In general these methods rely on high-resolution images of
faces or are analysing the gait of persons. The opportunity for
classifying the pedestrians by analysis of their gait is not given
in this case, because it requires continuous observation of the
whole body. In complex scenes this is not realizable.
Good results for gender classification of faces are reported by
Baluja & Rowley (2007). They are using AdaBoost and achieve
correctness over 90%. Lanitis et al. (2004) determine the age of
person with a variance of about 5 years. Both approaches
underlie the constraints of a close defined viewing angle,
uniform lighting conditions, and the absence of occlusions.
These constraints are not met in this project, because we have to
deal with wide and complex scenes. Individual pedestrians may
wear different kinds of clothing, can appear with arbitrary
orientation with respect to the camera, and differ in size and
shape. An automatic extraction of the features age and gender is
therefore hardly possible. Instead, a semi-automatic approach is
developed in which such decisions are made by an operator.
2. SYSTEM SET-UP
As described above, the system consists of two cameras. To
ensure, that both cameras cover the same area and have a
similar viewing angle, they were placed close to each other. The
first one, the observation camera, is a static video camera with
fixed interior and exterior orientation. For our initial
experiments we used a standard webcam with a resolution of
640*480 pixels. The second camera is a single-frame PTZ-
camera of higher geometric resolution. Due to the fact, that
common PTZ-cameras are video cameras with pal-resolution,
we developed own prototypes. These prototypes allow the use
of standard high-resolution single-frame cameras. The
frameworks of these prototypes were realized with Lego NXT.
The employment of Lego NXT for this task has two major
advantages: The framework can be adjusted on demand, so the
projection centre of the cameras was positioned into the origin
of the rotation axis. Furthermore, the control of motors for the
rotations can be realized in C++ Code.
Figure 1. Prototype for lightweight compact cameras.
3. WORKFLOW
The complete scene of interest is observed by the video camera.
Pedestrians appearing in the scene are detected and tracked in
the video stream. The positions of the individuals are
transformed from image to object space using projective
transformation. Based on the positions of the pedestrians in
object space the orientation parameters of the PTZ-camera are
computed and high resolution images of the tracked persons are
acquired. These high-resolution images are classified
interactively. In the following the major steps are described in
detail.
3.1 Video stream analysis
This project requires real-time analysis of the video stream for
pedestrian detection and tracking. We used the free available
OpenCV-library, which is implemented in C and C++ Code.

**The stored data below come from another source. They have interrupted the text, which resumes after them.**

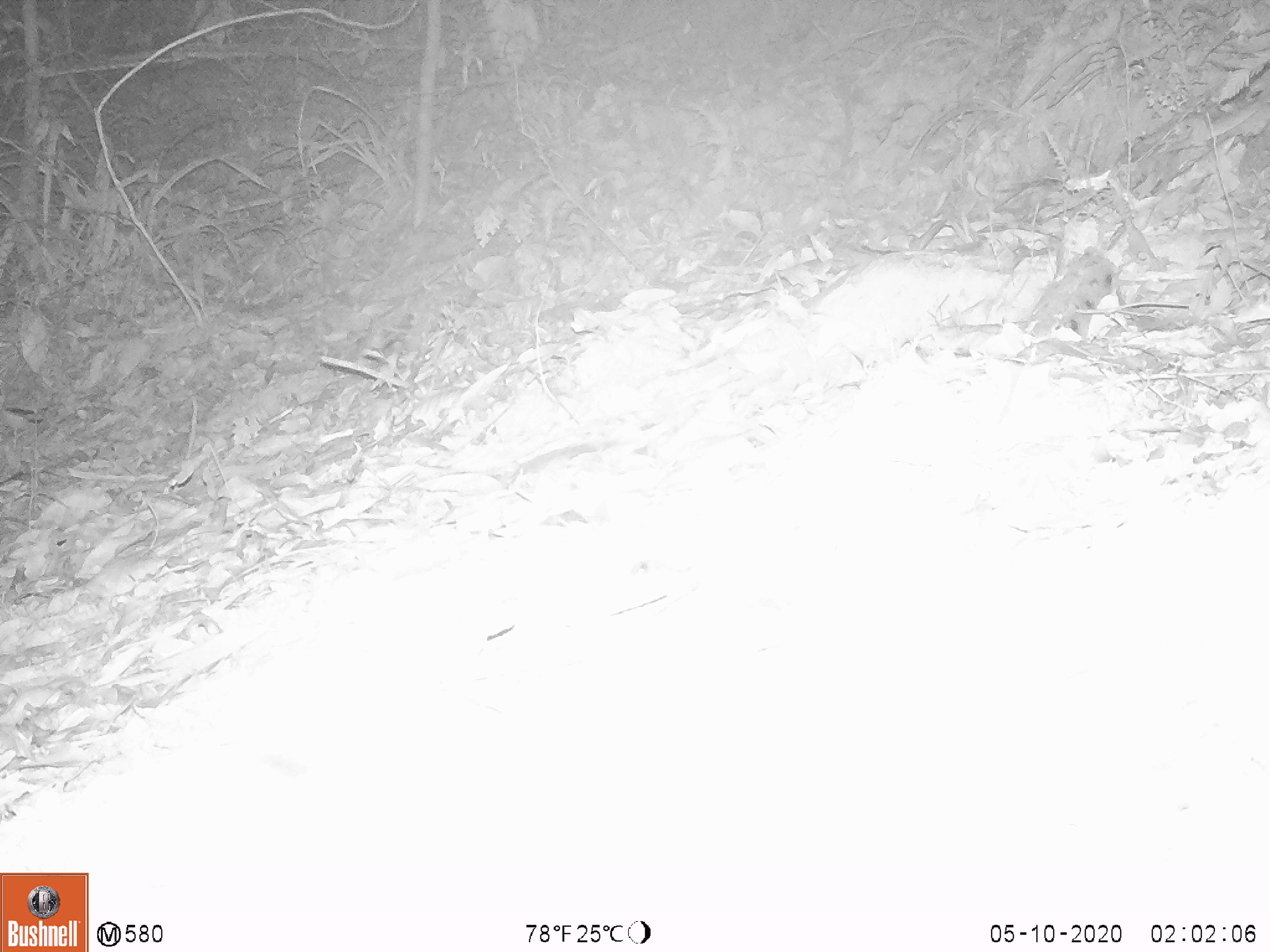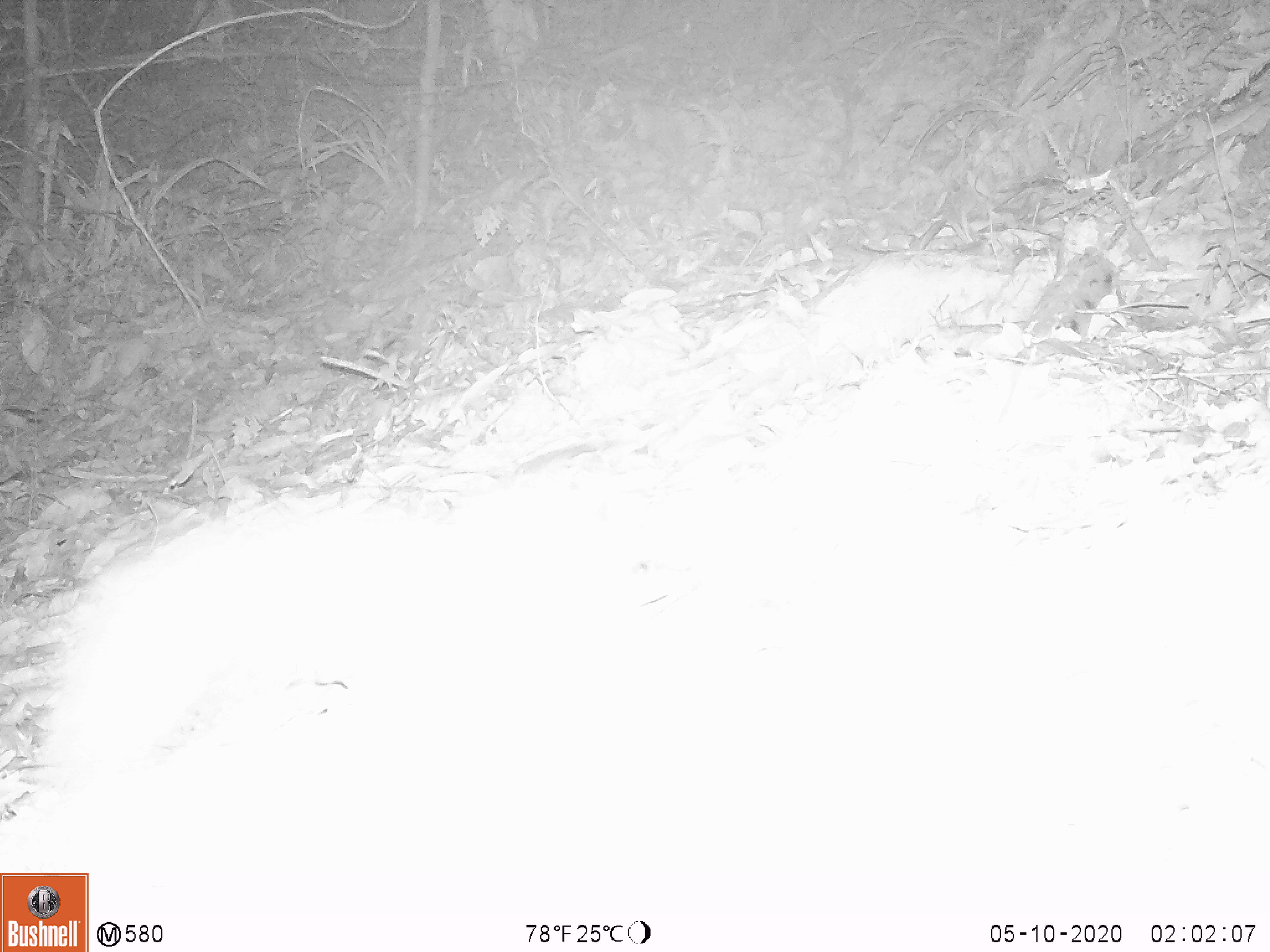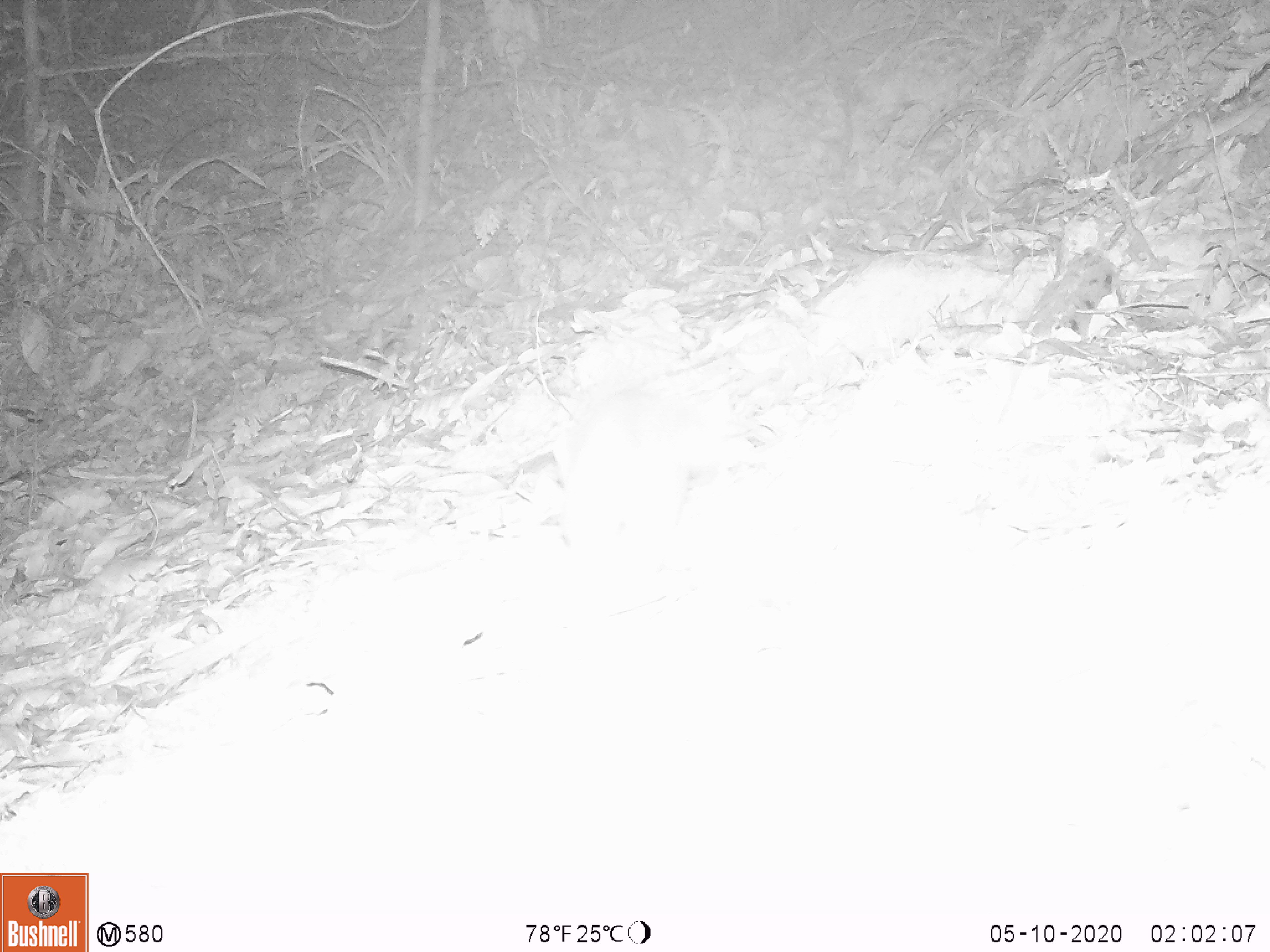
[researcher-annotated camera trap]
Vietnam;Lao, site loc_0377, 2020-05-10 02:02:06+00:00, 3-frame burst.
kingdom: Animalia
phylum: Chordata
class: Mammalia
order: Carnivora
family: Mustelidae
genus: Melogale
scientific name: Melogale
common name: ferret badger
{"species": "ferret badger (Melogale)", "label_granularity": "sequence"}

The library offers a broad range of computer vision functions
and allows an easy link to our PTZ-camera prototypes. For the
graphical user interface and to enable a continuous observation
of the scene in the video camera while acquiring images with
the PTZ-camera we used the Qt-library.
Background subtraction
In order to reduce the false positive rate, which usually is a
problem in different approaches for people detection in
complex scenes, background subtraction was chosen as first
step. In background subtraction the static background is
separated from all moving objects, which are segmented as
foreground. In the following only foreground pixels, which
contain the regions of interest for pedestrians, are examined.